***** PROVIDED TEXT *****
In Heaven we will get the Beatific vision, which will greatly surpass anything we experience on earth. You will see your wife but it will be a different dynamic, for all the saints see God face to face, like the angels.
 
I hope that I could still feel a special love for her and be together with her forever.
Yeah, that is certainly natural to feel. Of course, there’s so much about life after death that we can’t know until we get there… all the more reason for spouses to help each other in holiness, so they can find out what it will be like when they do get there!
 
Will Marriages be acknowledged in heaven? by Msgr Charles Pope
This is an excellent article and one I hope everyone will take the time to read.

I realize that people who say we’ll all love everybody just the same in Heaven don’t mean to be harsh and they think they are saying something both nice and correct, but I believe the article presents a much better take on it that, as shown, is fully in line with Church teaching.
 
I hope so!! Christ says people are not married / given in marriage in heaven. But if you were already married on earth… he doesn’t seem to comment on that.
Not so sure about that conclusion. After all, Jesus’ statement (which you cite) is in response to a question about people who were married on earth. “Not married in heaven” is Jesus’ response, so… 🤷‍♂️
So I like to think that in heaven my husband and I will love God uniquely together.
In heaven you will love and be loved, perfectly. I’m not sure I’d say “uniquely”, but definitely ‘perfectly’, because that’s in the nature of eternal reward in heaven.
***** RECORDS SUPPLIED *****
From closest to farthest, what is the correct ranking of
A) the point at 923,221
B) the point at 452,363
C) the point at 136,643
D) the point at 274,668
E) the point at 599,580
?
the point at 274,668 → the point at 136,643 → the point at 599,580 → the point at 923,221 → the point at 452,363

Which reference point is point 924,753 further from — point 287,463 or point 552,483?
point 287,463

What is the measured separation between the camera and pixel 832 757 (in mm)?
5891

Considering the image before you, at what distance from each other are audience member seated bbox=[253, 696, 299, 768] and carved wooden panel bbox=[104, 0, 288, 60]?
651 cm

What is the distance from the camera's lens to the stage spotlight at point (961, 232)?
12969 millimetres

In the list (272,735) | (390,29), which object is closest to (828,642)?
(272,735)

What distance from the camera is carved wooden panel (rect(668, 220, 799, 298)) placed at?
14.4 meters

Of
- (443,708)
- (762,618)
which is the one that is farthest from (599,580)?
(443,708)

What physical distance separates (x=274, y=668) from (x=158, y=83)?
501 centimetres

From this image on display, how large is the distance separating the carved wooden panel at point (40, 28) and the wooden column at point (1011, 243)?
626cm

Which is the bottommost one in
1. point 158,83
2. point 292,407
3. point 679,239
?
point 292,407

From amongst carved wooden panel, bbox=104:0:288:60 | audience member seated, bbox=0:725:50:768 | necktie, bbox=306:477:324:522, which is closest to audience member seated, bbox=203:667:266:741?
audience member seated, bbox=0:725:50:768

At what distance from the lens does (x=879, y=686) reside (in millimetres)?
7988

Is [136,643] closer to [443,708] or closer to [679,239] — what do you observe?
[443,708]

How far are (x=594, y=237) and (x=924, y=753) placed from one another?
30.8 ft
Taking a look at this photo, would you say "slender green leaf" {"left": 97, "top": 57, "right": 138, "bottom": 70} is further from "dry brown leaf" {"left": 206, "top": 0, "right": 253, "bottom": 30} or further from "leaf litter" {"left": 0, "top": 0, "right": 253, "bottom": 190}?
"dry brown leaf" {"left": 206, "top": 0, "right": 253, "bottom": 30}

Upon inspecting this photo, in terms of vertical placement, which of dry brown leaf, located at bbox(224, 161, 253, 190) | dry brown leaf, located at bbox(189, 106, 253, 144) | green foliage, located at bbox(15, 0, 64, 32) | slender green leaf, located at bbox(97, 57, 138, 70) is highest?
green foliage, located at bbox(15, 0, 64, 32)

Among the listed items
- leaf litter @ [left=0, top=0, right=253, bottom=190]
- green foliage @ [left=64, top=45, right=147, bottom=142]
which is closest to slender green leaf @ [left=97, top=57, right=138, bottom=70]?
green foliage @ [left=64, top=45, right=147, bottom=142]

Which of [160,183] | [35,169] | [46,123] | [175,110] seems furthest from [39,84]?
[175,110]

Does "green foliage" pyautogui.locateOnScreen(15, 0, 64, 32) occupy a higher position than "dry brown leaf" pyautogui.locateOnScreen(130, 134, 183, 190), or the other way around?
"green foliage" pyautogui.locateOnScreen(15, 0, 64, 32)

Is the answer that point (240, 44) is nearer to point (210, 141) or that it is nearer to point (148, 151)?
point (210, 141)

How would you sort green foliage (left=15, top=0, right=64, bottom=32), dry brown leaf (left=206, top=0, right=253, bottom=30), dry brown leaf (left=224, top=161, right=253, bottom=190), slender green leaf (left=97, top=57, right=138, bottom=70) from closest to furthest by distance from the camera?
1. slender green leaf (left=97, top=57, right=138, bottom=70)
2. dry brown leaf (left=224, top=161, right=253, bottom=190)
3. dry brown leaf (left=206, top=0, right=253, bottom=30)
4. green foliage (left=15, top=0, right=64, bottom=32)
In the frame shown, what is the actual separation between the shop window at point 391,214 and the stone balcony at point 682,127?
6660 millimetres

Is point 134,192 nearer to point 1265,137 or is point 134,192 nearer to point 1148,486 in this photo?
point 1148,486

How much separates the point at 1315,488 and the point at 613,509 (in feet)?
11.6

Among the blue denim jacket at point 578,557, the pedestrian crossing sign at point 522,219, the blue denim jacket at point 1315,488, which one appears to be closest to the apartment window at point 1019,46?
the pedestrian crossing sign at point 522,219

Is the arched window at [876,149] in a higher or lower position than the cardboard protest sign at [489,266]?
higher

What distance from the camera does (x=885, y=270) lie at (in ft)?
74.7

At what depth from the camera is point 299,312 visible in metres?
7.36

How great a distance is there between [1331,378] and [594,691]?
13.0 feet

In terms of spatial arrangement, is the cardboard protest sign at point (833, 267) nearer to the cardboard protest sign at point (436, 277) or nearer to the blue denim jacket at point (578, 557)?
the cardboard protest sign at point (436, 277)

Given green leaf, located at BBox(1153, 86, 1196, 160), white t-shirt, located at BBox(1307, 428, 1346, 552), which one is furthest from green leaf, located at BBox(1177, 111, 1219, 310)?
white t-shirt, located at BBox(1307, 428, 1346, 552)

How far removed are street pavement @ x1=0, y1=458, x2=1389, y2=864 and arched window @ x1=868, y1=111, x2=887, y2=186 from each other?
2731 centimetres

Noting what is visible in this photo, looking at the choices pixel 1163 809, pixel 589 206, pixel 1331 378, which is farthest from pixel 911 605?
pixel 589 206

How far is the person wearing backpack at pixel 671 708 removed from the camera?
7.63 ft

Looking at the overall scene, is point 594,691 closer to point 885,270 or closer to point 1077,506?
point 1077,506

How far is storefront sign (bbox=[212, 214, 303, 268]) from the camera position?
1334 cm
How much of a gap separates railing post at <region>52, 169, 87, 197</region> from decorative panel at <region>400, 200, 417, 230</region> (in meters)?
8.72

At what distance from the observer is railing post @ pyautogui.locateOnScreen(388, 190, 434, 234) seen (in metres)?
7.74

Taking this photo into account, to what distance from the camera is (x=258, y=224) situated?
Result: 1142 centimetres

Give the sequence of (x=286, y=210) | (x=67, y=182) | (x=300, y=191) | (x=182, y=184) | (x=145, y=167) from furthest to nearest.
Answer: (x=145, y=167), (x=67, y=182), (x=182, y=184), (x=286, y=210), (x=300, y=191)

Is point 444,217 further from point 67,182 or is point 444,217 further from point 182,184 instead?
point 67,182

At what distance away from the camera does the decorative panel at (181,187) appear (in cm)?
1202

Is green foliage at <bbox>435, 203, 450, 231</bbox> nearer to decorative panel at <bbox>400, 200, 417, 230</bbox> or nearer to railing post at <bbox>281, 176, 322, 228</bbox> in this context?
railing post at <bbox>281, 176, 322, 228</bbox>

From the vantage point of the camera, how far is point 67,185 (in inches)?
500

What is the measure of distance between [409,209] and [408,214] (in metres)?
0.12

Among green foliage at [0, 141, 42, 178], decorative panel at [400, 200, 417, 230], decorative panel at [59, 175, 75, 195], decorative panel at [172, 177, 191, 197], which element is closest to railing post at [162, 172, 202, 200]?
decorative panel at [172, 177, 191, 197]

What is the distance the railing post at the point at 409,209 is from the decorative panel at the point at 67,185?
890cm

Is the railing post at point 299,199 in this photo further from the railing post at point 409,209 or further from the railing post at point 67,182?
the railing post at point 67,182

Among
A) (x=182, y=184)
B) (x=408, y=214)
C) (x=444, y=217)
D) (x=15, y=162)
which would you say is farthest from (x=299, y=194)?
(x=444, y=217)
*****
SET OF TASKS
1) In the discussion about marriage in heaven, who wrote the article "Will Marriages be acknowledged in heaven?"
2) From the discussion about marriage in heaven, print the part that begins at the words "Will Marriages be" and stops after "with Church teaching.".

FULL ANSWERS
1) Msgr Charles Pope

2)
Will Marriages be acknowledged in heaven? by Msgr Charles Pope
This is an excellent article and one I hope everyone will take the time to read.

I realize that people who say we’ll all love everybody just the same in Heaven don’t mean to be harsh and they think they are saying something both nice and correct, but I believe the article presents a much better take on it that, as shown, is fully in line with Church teaching.